The p-value of this quadratic effect clearly shows a curvature in your response (as well as the plots you have shown in your latest response). The p-value for this effect is calculated with the null hypothesis being "this effect is not significantly different from 0". So as the p-value is very low here, you can be quite confident that this effect seems to be statistically significant from 0, and that a curvature/quadratic effect is clearly visible.

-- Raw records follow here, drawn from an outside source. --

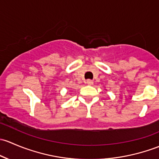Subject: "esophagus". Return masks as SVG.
Returning <instances> with one entry per match:
<instances>
[{"instance_id": "1", "label": "esophagus", "mask_w": 159, "mask_h": 159, "mask_svg": "<svg viewBox=\"0 0 159 159\" xmlns=\"http://www.w3.org/2000/svg\"><path fill=\"white\" fill-rule=\"evenodd\" d=\"M86 84L90 85V86H91V85L93 84V80H87L86 81Z\"/></svg>"}]
</instances>
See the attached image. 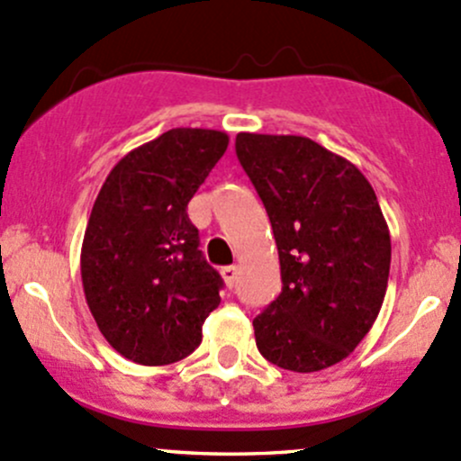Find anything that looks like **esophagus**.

Adding a quadratic effect in you model enable to have a more adequate model (lack-of-fit test doesn't show very low p-value, so the model seems more adequate).

 

If you fit a model only with main effects and 2-factors interactions, you already had some hints that something more was probably hidden, as the lack-of-fit test shows a very low value (so the model may not be adequate) and actual vs. predicted and residual plots seem to indicate a curvature :

Victor_G_2-1736754420862.png

Please see the article How to do a test for curvature in a DOE with JMP I mentioned before if you want to test curvature with a similar output as in Minitab :

Victor_G_0-1736758487921.png

 

Hope this answer will help you, 

Victor GUILLER

"It is not unusual for a well-designed experiment to analyze itself" (Box, Hunter and Hunter)
Xinghua
Level II

Re: Why can't I detect curvature (nonlinearity) in DOE in JMP?

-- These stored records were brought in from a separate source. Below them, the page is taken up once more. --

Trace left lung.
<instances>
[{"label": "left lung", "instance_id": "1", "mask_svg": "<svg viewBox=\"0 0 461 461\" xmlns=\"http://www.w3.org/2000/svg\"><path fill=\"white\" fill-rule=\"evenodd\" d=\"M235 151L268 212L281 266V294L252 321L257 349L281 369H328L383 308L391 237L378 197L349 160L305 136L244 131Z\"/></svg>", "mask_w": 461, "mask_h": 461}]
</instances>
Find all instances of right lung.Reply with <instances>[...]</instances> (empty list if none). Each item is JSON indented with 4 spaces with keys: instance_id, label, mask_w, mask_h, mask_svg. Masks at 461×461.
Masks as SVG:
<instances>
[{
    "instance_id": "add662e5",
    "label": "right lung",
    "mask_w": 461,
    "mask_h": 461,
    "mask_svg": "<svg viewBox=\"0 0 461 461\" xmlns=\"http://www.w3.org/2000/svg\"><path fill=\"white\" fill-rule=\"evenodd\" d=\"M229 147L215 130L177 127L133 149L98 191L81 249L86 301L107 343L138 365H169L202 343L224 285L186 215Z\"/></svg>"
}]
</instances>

Thank you very much for your enthusiasm.
I can confirm that in a DOE factorial design, if he center points are used, then there will only be combinations of the center points of the factors (if there are 4 factors, then there will only be 0000, not 000+, +-0 +...), if RSM is used, there will be a combination of the center point of one factor and any level of other factors (if there are 4 factors, there will be 000+, +-0+, 0000...).

P_Bartell
Level VIII

Re: Why can't I detect curvature (nonlinearity) in DOE in JMP?

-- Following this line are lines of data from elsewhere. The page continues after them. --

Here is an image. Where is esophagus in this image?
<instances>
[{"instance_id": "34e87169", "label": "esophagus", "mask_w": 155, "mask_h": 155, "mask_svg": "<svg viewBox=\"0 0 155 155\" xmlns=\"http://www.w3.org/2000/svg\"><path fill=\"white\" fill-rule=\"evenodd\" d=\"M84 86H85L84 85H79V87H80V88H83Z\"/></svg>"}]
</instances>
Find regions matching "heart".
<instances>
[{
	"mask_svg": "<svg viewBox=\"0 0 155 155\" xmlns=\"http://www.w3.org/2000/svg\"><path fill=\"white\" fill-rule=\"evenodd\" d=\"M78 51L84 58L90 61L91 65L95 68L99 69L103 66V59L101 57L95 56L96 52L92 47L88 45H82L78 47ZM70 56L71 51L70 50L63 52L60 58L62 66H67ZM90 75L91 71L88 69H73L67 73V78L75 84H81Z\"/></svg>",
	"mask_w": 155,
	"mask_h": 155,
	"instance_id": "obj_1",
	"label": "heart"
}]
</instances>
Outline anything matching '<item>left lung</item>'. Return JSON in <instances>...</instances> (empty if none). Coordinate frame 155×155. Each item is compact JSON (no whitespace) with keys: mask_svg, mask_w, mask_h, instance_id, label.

While I haven't looked at the links provided by @Victor_G , and I agree with everything others have contributed to date, my first step, always, never fail, before any statistical test p, t, F, or otherwise, is to plot response vs. factor scatter plots. I hope at least one of those references encourages this approach. Your eye and process knowledge are the most sensitive 'detectors' of effects I've ever encountered. In 30 years of practice of DOE in an industrial setting I honestly can't recall one experiment we analyzed where a LOF test for curvature was 'significant' that didn't show up in scatter plots first.

Xinghua
Level II

Re: Why can't I detect curvature (nonlinearity) in DOE in JMP?

Thank you very much.

DOE can generate leverage graphs, even with p-values. But I'm not sure what that p-value (if less than 0.05) means.

2025-01-13_151236.jpg

P_Bartell
Level VIII

Re: Why can't I detect curvature (nonlinearity) in DOE in JMP?

The leverage plots are a graphical way to test the hypothesis that the slope of the coefficient of for a given factor = 0. It can also be used for other purposes. See the JMP documentation for a thorough explanation.

Leverage plots in JMP The p value is interpreted as any other p value for a parameter estimate. Only amplitude is below the 0.05 threshold...if that's a threshold you want to use.